Exercise:
Each record below gets repeated exactly, and pictures stay out of the copy.

Source records:
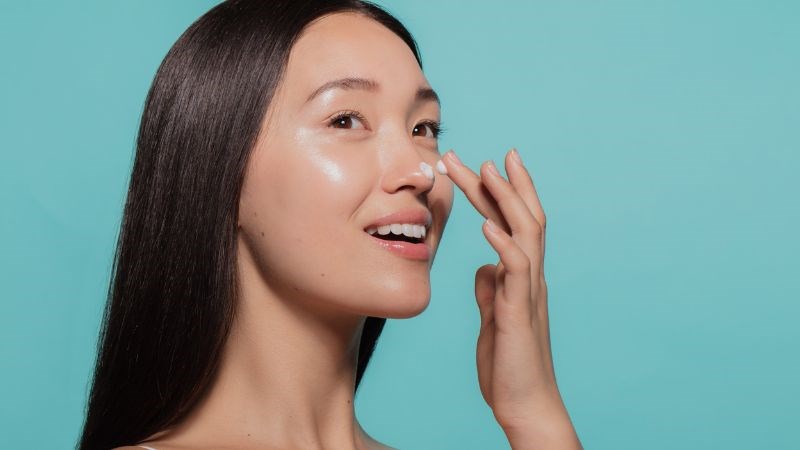 Làn da sẽ thông thoáng và mịn màng hơn khi bạn dùng vừa đủ kem dưỡng ẩm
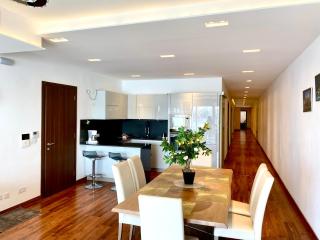 SeaFront Harbour Haven - Steps to Ferry, Shops and Beaches - Sliema - 3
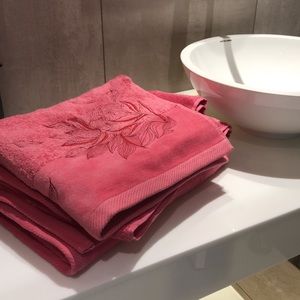 DESCAMPS BATH TOWELS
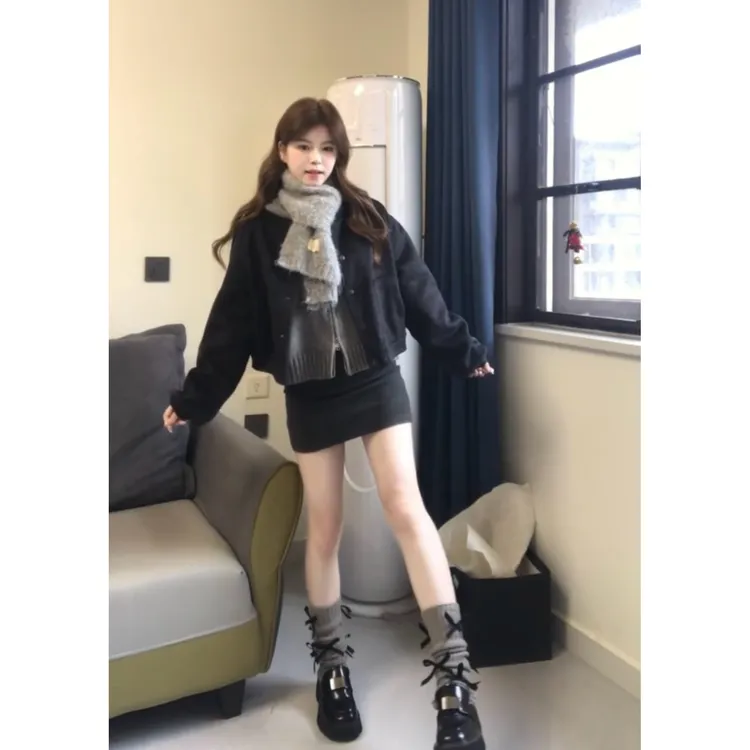 秋冬搭配一整套女装2025新款韩版百搭外套针织开衫显瘦短裙三件套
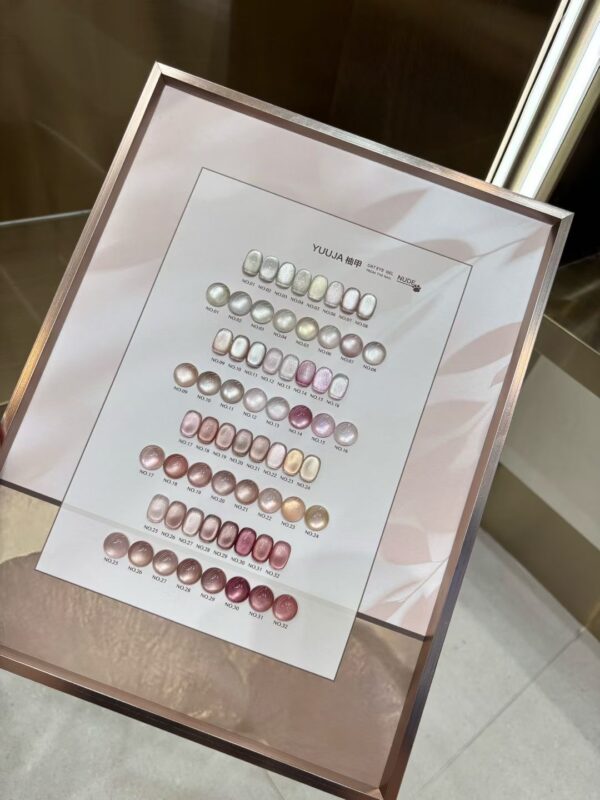 32 colors of claw pink cat's eye + color plate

Answer box:
 Làn da sẽ thông thoáng và mịn màng hơn khi bạn dùng vừa đủ kem dưỡng ẩm
 SeaFront Harbour Haven - Steps to Ferry, Shops and Beaches - Sliema - 3
 DESCAMPS BATH TOWELS
 秋冬搭配一整套女装2025新款韩版百搭外套针织开衫显瘦短裙三件套
 32 colors of claw pink cat's eye + color plate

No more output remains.